O Globo
Pena que ele recebeu é superior à aplicada a
Sérgio Nahas pelo assassinato da mulher a tiros
A condenação de Léo Lins a mais de oito anos de prisão e multa dividiu o país. A enorme controvérsia não diz respeito particularmente ao humorista ou ao tipo de humor que pratica, mas às enormes implicações de uma regulação dura da liberdade de expressão. Para ter uma ideia, a pena que ele recebeu é superior à aplicada a Sérgio Nahas pelo assassinato da mulher a tiros. Se uma condenação duríssima como essa passa incontestável e se estabelece como precedente para condenações futuras, quais as implicações para o exercício da liberdade de expressão, em especial no âmbito do humor?
Regular a liberdade de expressão é delicado e
deve ser feito com mão leve, levíssima. Ela é um dos fundamentos da democracia.
Sem a liberdade de examinar e criticar o poder, nenhuma democracia subsiste.
Entre as muitas formas de crítica, o humor merece atenção e proteção especial.
Mas a liberdade de expressão não é um direito
acima dos demais. Quando colide com outros, precisa ser regulada. Obviamente,
ela não deve abarcar a exortação de um crime (“Vamos invadir o Congresso!”) ou
o preconceito racial (“Prefiro não contratar negros”).
O debate, portanto, está em onde estabelecer
os limites e a severidade da punição quando se julga que foram ultrapassados.
Tudo fica mais complicado quando se trata do humor, seja porque é um gênero
cheio de regras próprias e nuances, seja porque tem uma função política
historicamente reconhecida e protegida.
No final da Idade Média, o bobo da corte
tinha licença especial para insultar e criticar o monarca, direito que nenhum
outro súdito usufruía. Nos tempos modernos, o Direito, em muitos países, se
desenvolveu conferindo proteções especiais e salvaguardas à sátira política.
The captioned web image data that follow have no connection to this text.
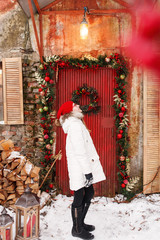  Young smiling teenage girl in white coat and red hat. Outdoor winter portrait of  blonde teen girl in red glasses. Chrismas wreath and red painted wooden door at background.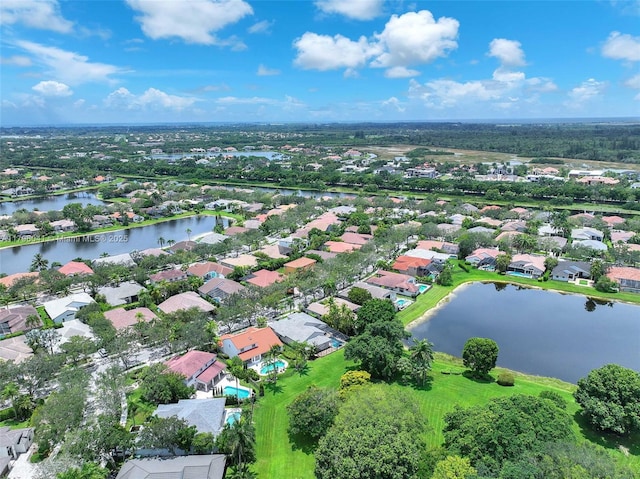 2623 Oakbrook Dr, Weston, FL 33332 - aerial perspective of suburban area with a nearby body of water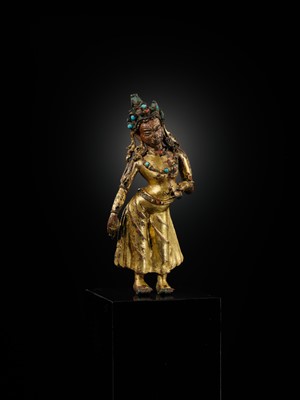 A GILT-BRONZE FIGURE OF TARA, EARLY MALLA PERIOD, 1100 – 1382 AD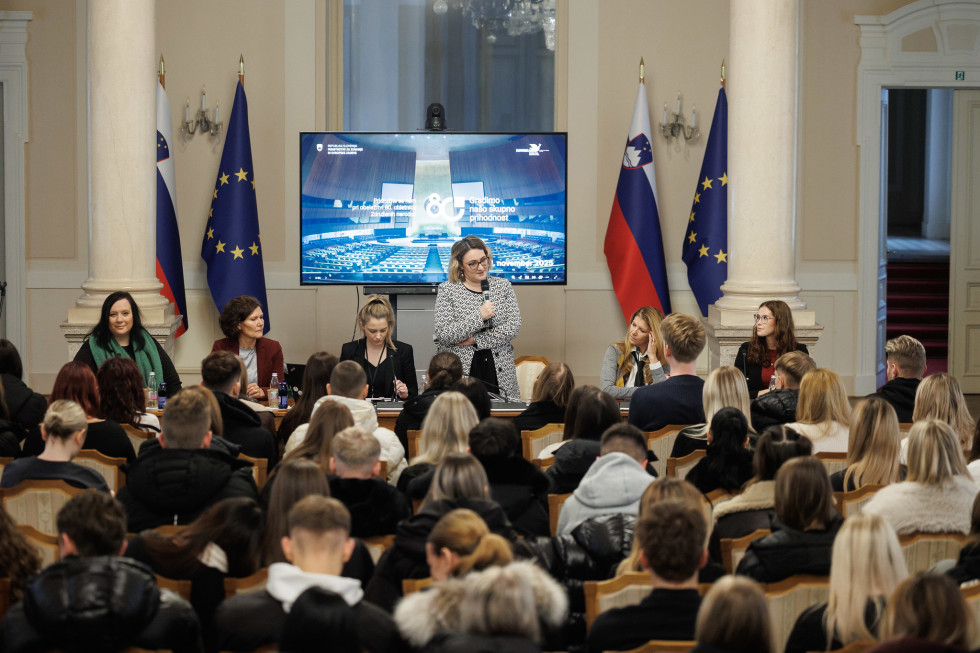 Skupina treh mladih žensk in ena starejša ženska stoji pred občinstvom v okrašeni sobi ter drži nagrade.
Assim, a sátira e o humor político se transformaram em pilares da esfera
pública política.
O humor também tem regras internas. Se é
verdade que, em alguns casos, simplesmente insulta e ri do inferior, noutros
pode ser resultado de quebra de expectativas ou do alívio cômico de uma tensão.
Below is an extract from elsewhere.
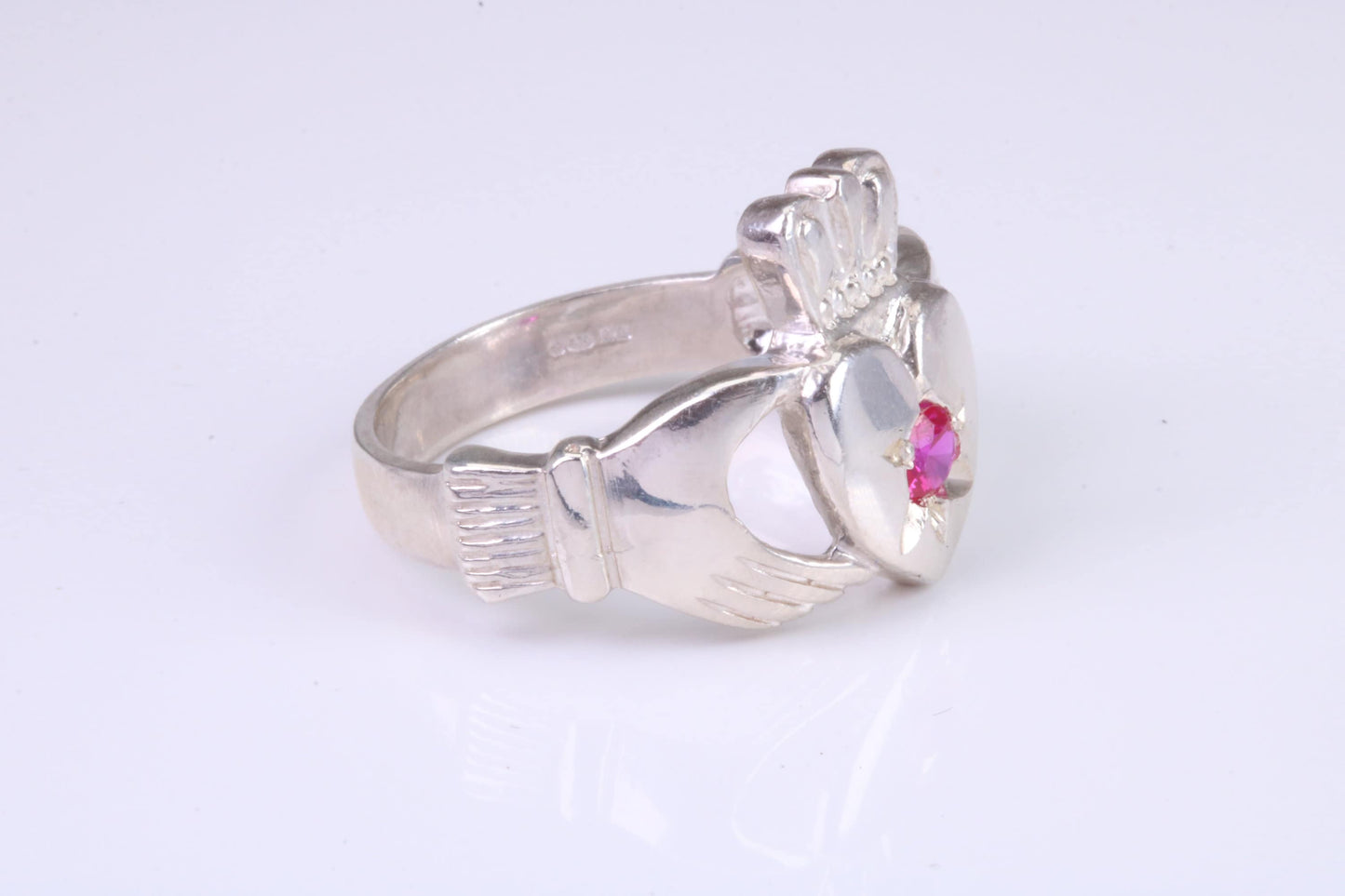 Large and heavy stone set Claddagh ring, set with Ruby Red C Z, solid cast silver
Às vezes, o tema da piada é alguém alvo de preconceito. Mas o mecanismo do riso
não é a inferiorização, e sim a quebra de expectativa ou o alívio da tensão.
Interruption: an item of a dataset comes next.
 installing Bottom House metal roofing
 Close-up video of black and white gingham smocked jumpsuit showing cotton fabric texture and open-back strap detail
Devemos tratar esse humor como injurioso? Na sentença que condenou Léo Lins
vemos os dois tipos de caso tratados sem distinção.
Além disso, um show de humor é uma
performance artística. Por um lado, o comediante encarna uma persona cômica, e
há reconhecimento tácito do público de que ali não fala o cidadão Leonardo, mas
a persona Léo Lins. Por outro, porém, o formato da apresentação stand-up é um
monólogo em que a persona tem o mesmo nome do ator, e há obviamente um jogo de
tensão entre ficção e realidade, como na literatura de autoficção
contemporânea. Essa duplicidade sutil precisa entrar em conta na avaliação do
caso — e está completamente ausente da sentença.
Por fim, é preciso entender que os limites da
liberdade de expressão são o tema do humor de Léo Lins. Em várias passagens de
seu show, ele explora os limites do que é legal e socialmente permitido e
pretende ampliá-los fazendo rir do que é proibido. Há, portanto, uma dimensão
metacrítica do caso, e condenar o show, em algum sentido, também é limitar a
crítica às leis e convenções vigentes. Esse deveria ser mais um motivo para uma
punição menos severa.
O caso de Léo Lins representa um ponto de
inflexão no debate sobre os limites da liberdade de expressão no Brasil.
Discursos que veiculam injúria racial ou preconceito podem e devem ser punidos,
mas a sentença de Léo Lins aplica uma pena completamente desproporcional,
desconsiderando as particularidades do gênero humorístico e a função política e
cultural do riso como forma de crítica social. Apenas em ditaduras, piadas
impróprias recebem punições mais severas que assassinatos.